Steve and I began our discussion with a brief overview of his background in dog training. The first time he went bird hunting as a boy, he was amazed by the way man and best friend worked together to catch their prey. Later, when he served in the U.S. Army during Operation Iraqi Freedom, Steve got the opportunity to work alongside Military Working Dogs (MWDs). Retiring from the service due to an injury, Steve landed a cushy job at Apple working as a Business Manager. In his free time he began experimenting with dog training, and built up a customer base organically by training dogs for friends and family. When his hobby took off, he decided it was time to hang up his suit and become a full-time dog trainer. His co-workers and friends thought he was crazy. But as they say, the bigger the risk, the bigger the reward, and Steve’s plunge into entrepreneurship definitely paid off.

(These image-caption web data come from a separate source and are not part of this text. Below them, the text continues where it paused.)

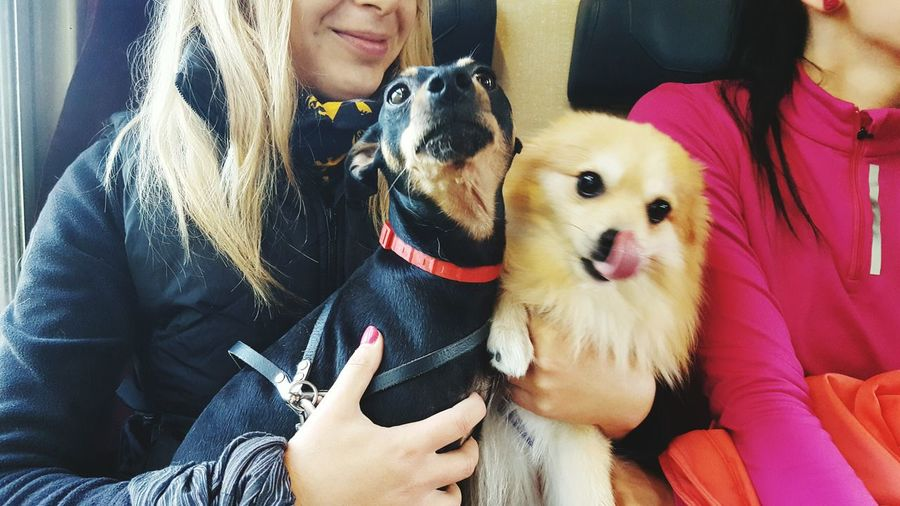 best friends Train Pincher Pomeranian Friendship Pets Togetherness Bonding Sitting Women Smiling Dog Young Women Happiness Pet Owner Pampered Pets Loyalty Animal Face Pet Leash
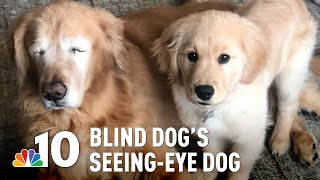 Blind Love: Golden Retriever Gets His Own 'Seeing-Eye' Puppy | NBC10 Philadelphia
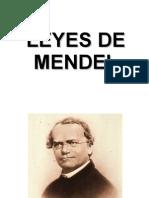 Clase de Leyes de Mendel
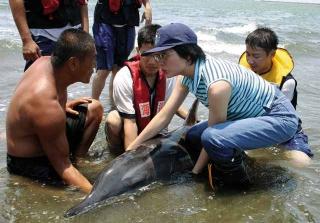 糙齒海豚擱淺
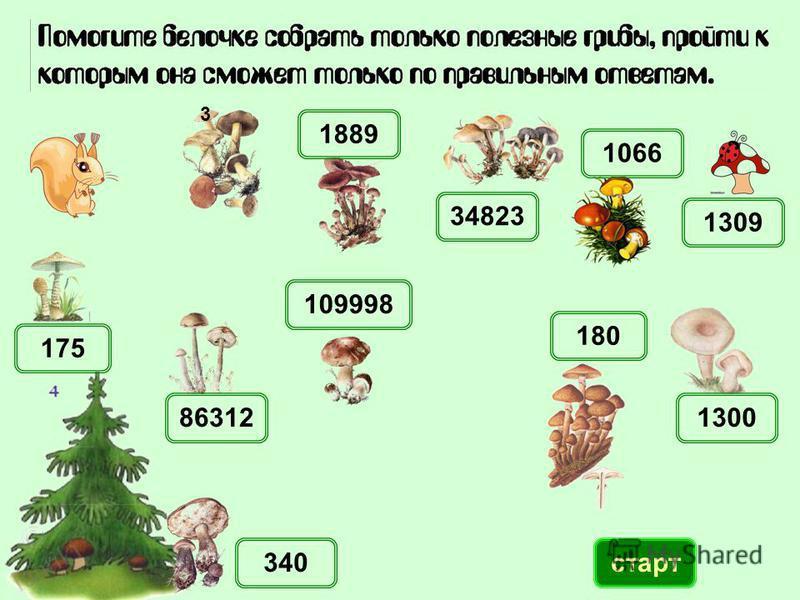 1889 1066 130086312 340 109998 180 1309 34823 175 старт 3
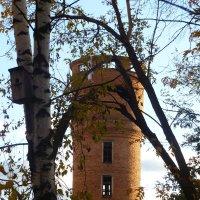 Старая водонапорная башня. :: НАДЕЖДА КЛАДЧИХИНА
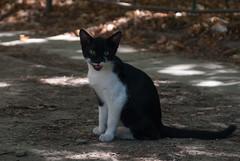 Smiling cat (Vucko234) Tags: cat animal smile outdoor nikon rrrr vuckobre 3570 nis
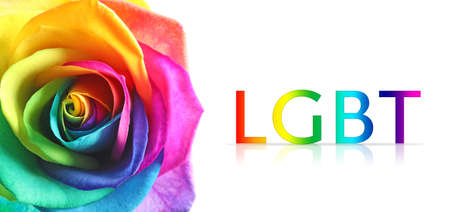 Beautiful rainbow rose flower and text LGBT on white background, closeup. Gay community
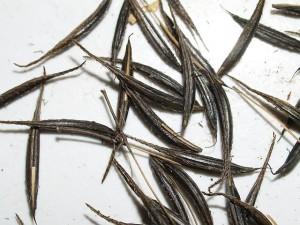 Osmorhiza claytonii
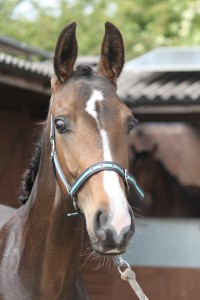 187-2012 Colt by Royal Classic out of a Sandro Hit mare (Bobilis)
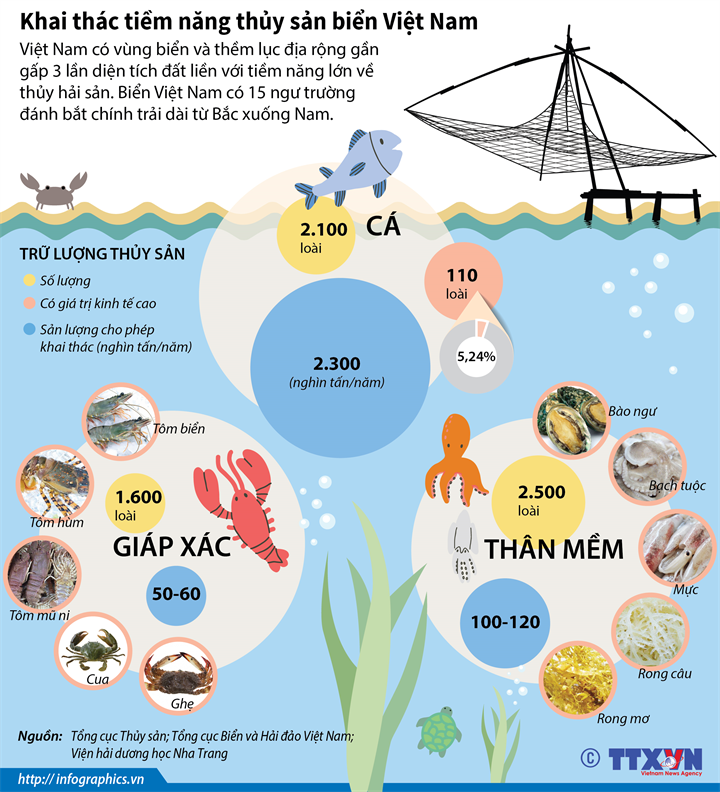 Khai thác tiềm năng thủy sản biển Việt Nam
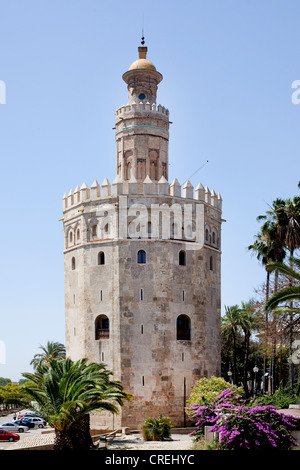Torre del Oro, Gold Tower, once part of the Moorish fortress, Seville, Andalucia, Spain, Europe - Stock Photo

That was four years ago. Today, West Michigan K9 is booming. The company recently added a brand new training facility and plans to hire an estimated 25 employees by this time next year. A partnership with the military’s out-processing program will offer job opportunities to soldiers with experience in dog handling when they leave the military. This new growth is in response to a recent flood of work from the U.S. Government, where the company will focus most of its efforts moving forward. West Michigan K9 also runs over 25 in-home obedience trainings per week, and their fully trained personal protection dogs are in high demand, with clientele like NASA scientists and A-list celebrities.

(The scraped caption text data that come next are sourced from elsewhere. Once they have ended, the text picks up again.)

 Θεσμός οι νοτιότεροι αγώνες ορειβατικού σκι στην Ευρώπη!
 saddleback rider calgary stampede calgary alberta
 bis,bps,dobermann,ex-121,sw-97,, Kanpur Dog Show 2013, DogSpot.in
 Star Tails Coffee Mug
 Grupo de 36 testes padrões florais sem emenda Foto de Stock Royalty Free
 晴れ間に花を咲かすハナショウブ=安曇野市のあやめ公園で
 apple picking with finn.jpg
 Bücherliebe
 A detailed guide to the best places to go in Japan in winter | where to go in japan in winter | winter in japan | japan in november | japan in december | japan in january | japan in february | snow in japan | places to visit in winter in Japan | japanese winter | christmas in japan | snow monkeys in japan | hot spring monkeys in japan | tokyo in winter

So how does a dog become a police dog?
Steve explained that police departments can procure K9s in one of two ways. They can buy a “green dog,” which is a 7 to 14 month old dog with basic obedience training. The green dog is sent to a 4-12 week training program accompanied by the officer assigned to it. The other option is for the department to buy a fully trained dog, which goes through similar training with its assigned officer. It all depends on what the dog will be used for, and how much the department is willing to invest. In most cases the officer has worked extremely hard for the privilege of obtaining a K9 partner and has had some sort dog training experience in the past. But building the relationship between the officer and his or her new K9 is one of the most difficult parts of the process, so handler school can be stressful. In most departments the officer and his K9 partner will then have to be certified by an independent organization recognized for patrol, narcotics and/or bomb detection before they are cleared for active duty.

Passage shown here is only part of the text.